Weber: feiten moeten geïnterpreteerd worden. Hij is tegen de gedachte dat feiten voor zich spreken.
- Historisme: ieder historisch feit is niet te herleiden tot iets anders.
Weber: ‘Je moet gaan Caesar zijn om Caesar te begrijpen’. Het volstaat om hun motieven te begrijpen. Je kan wel degelijk iets of iemand anders begrijpen uit de geschiedenis.
Weber: op methodologisch correcte manier iemands motieven achterhalen door jezelf weg te cijferen. Als je toegang hebt tot iemands motieven, kan je het ook begrijpen en zo de afloop v.h. handelen voorspellen.
Verschil handelen – gedrag:
GEDRAG: Al datgene dat mensen/organismen doen. Vb ademen, peper in gezicht => niezen
HANDELEN: Er is een MOTIEF. Vb. Cola zero want dorst lessen, je weet waarom je het doet.

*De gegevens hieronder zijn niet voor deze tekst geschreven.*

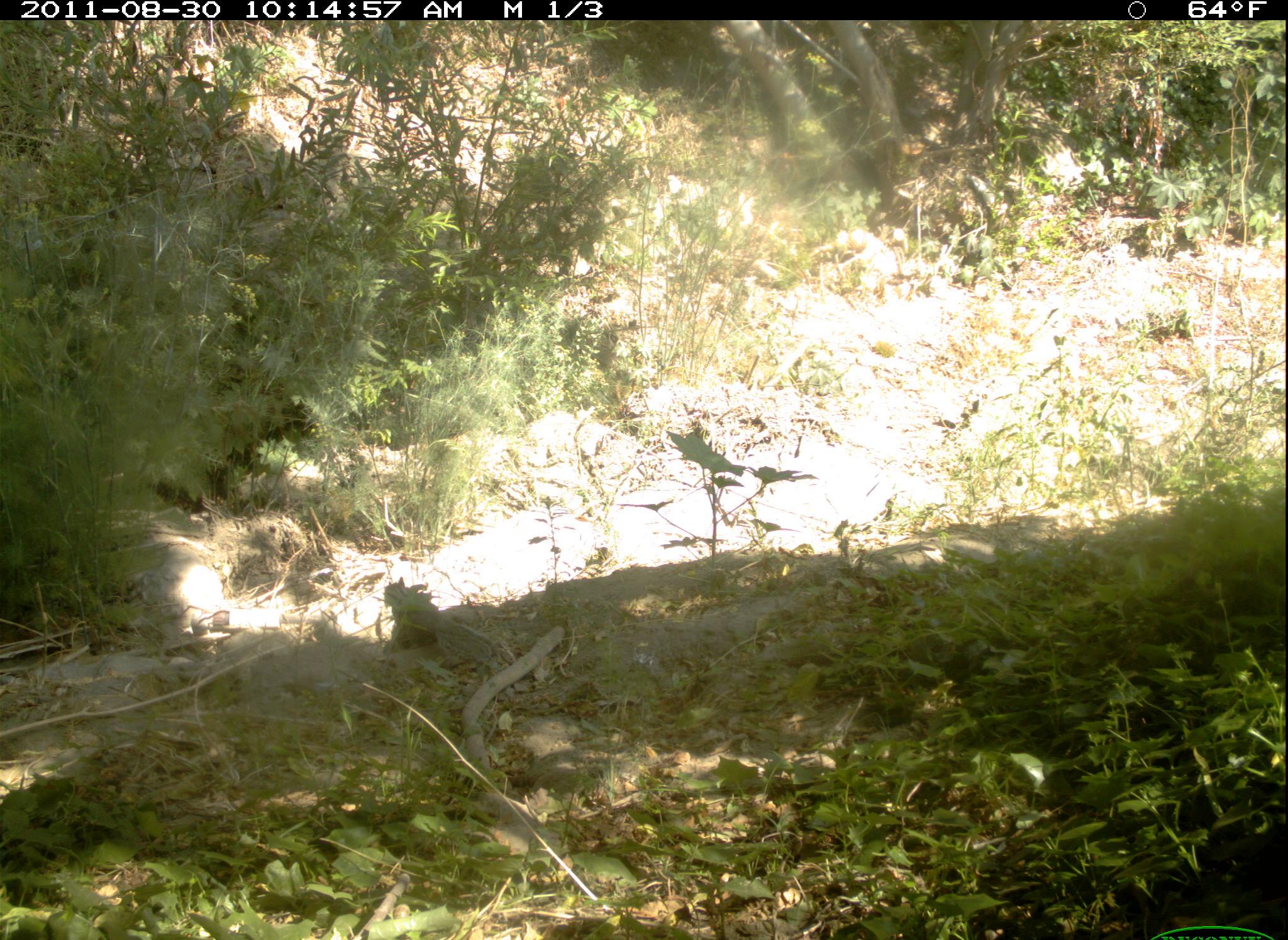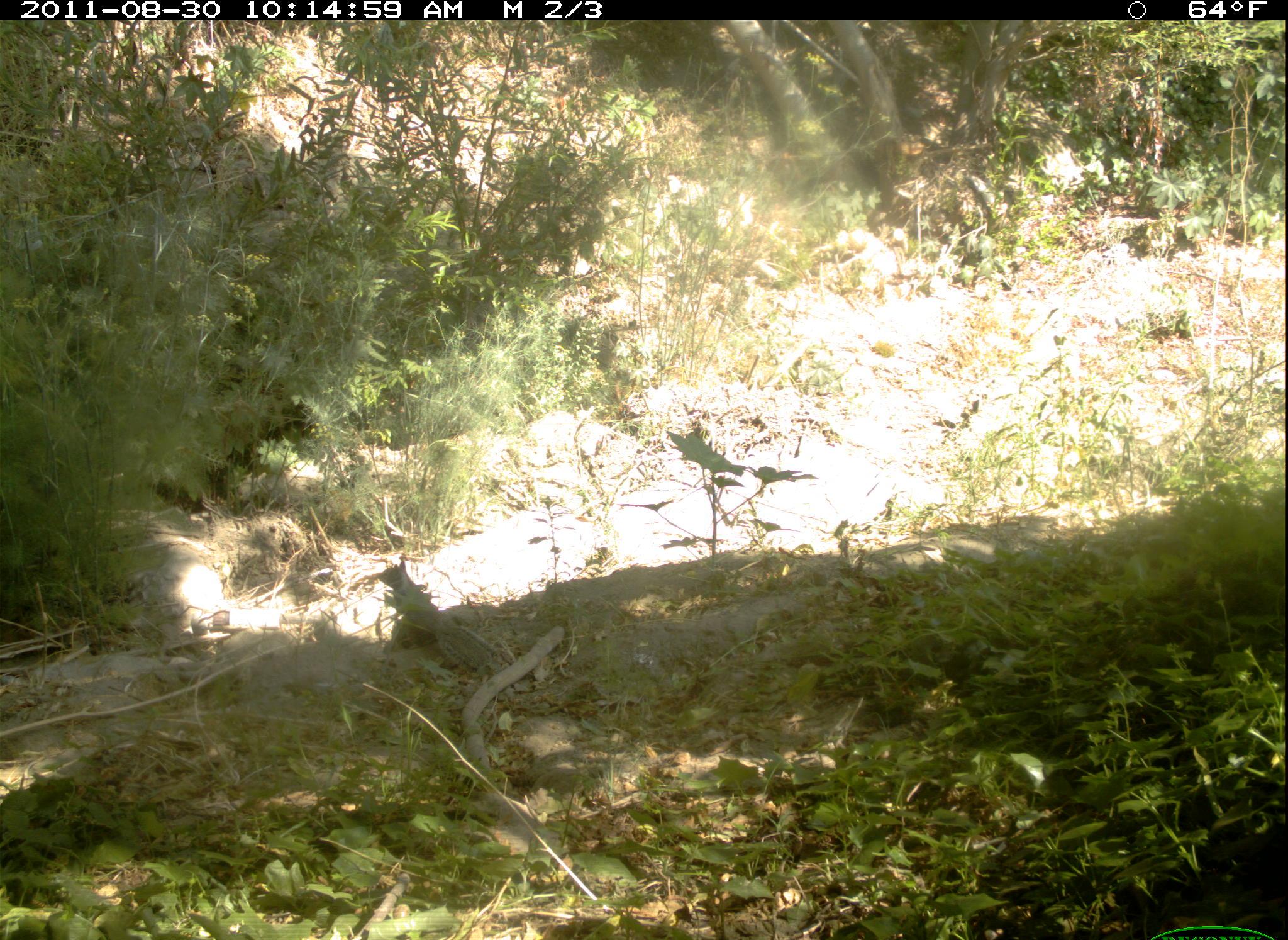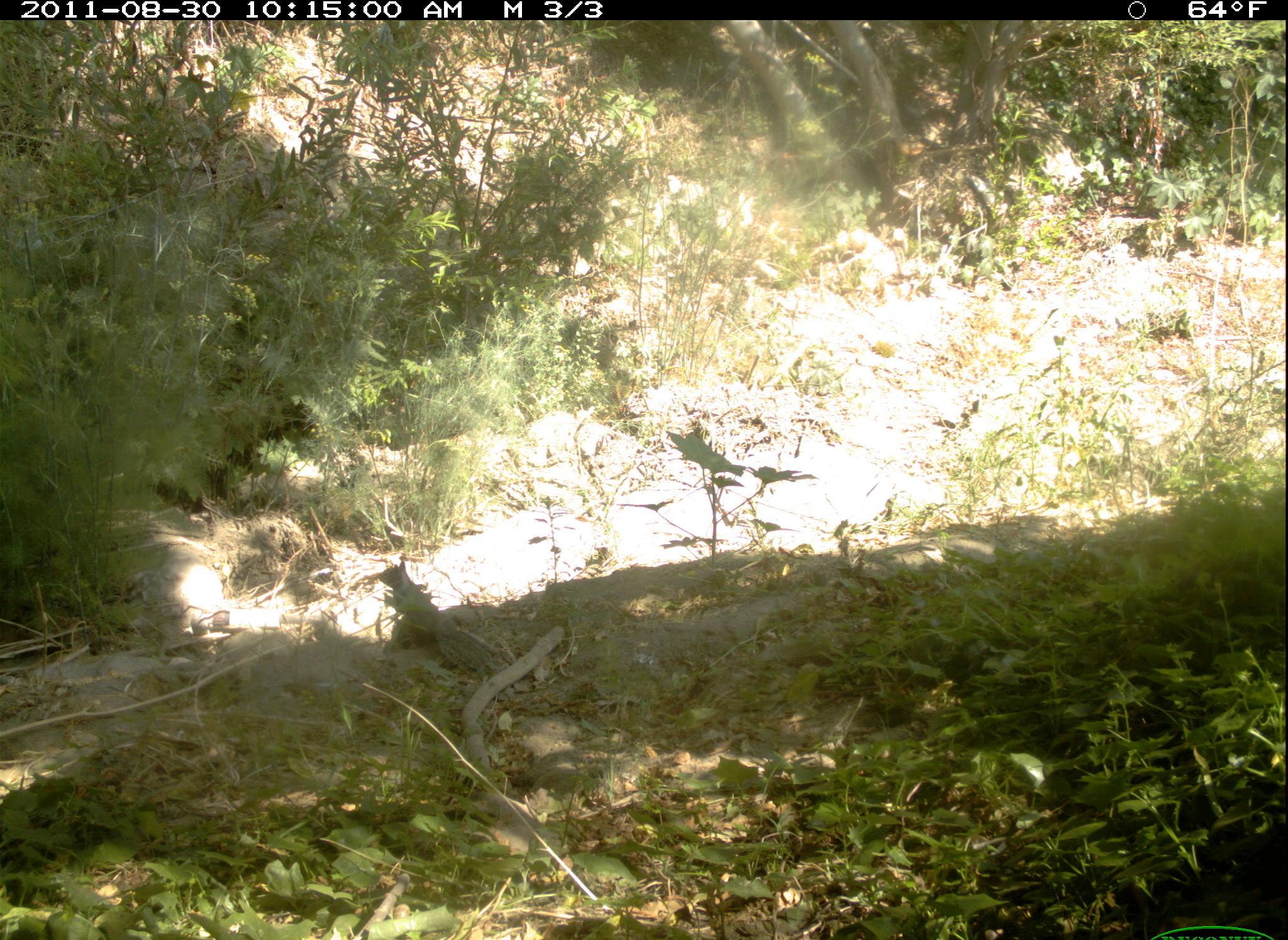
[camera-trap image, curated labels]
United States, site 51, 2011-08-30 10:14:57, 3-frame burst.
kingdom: Animalia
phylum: Chordata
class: Mammalia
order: Rodentia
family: Sciuridae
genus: Sciurus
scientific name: Sciurus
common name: squirrel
Squirrel (Sciurus).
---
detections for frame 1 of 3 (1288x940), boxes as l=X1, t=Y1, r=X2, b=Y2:
squirrel: l=374, t=567, r=501, b=695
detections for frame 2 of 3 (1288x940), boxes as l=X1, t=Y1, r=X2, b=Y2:
squirrel: l=375, t=552, r=488, b=668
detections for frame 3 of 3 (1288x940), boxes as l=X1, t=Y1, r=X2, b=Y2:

Vb: zonnen: gedrag: zonder motief
sociaal handelen: doel = bvb bruin zien
Sociaal handelen
= zinvol en betrokken op anderen
je ziet verbanden en je bent je daar bewust van. Vb: slang in les- daar zie je de zin niet van in.
Durkheim: sociale feiten kunnen op ons inwerken zonder dat we er ons bewust van zijn.
! Imitatie is zonder nadenken, nabootsen, pure reactie.. grens met sociaal handelen is niet duidelijk.
Vb. Concert ACDC: klappen, rechtveren, .. is imitatie, niet sociaal handelen.
-> Afhankelijk van wat er in het hoofd van de betrokkenen omgaat.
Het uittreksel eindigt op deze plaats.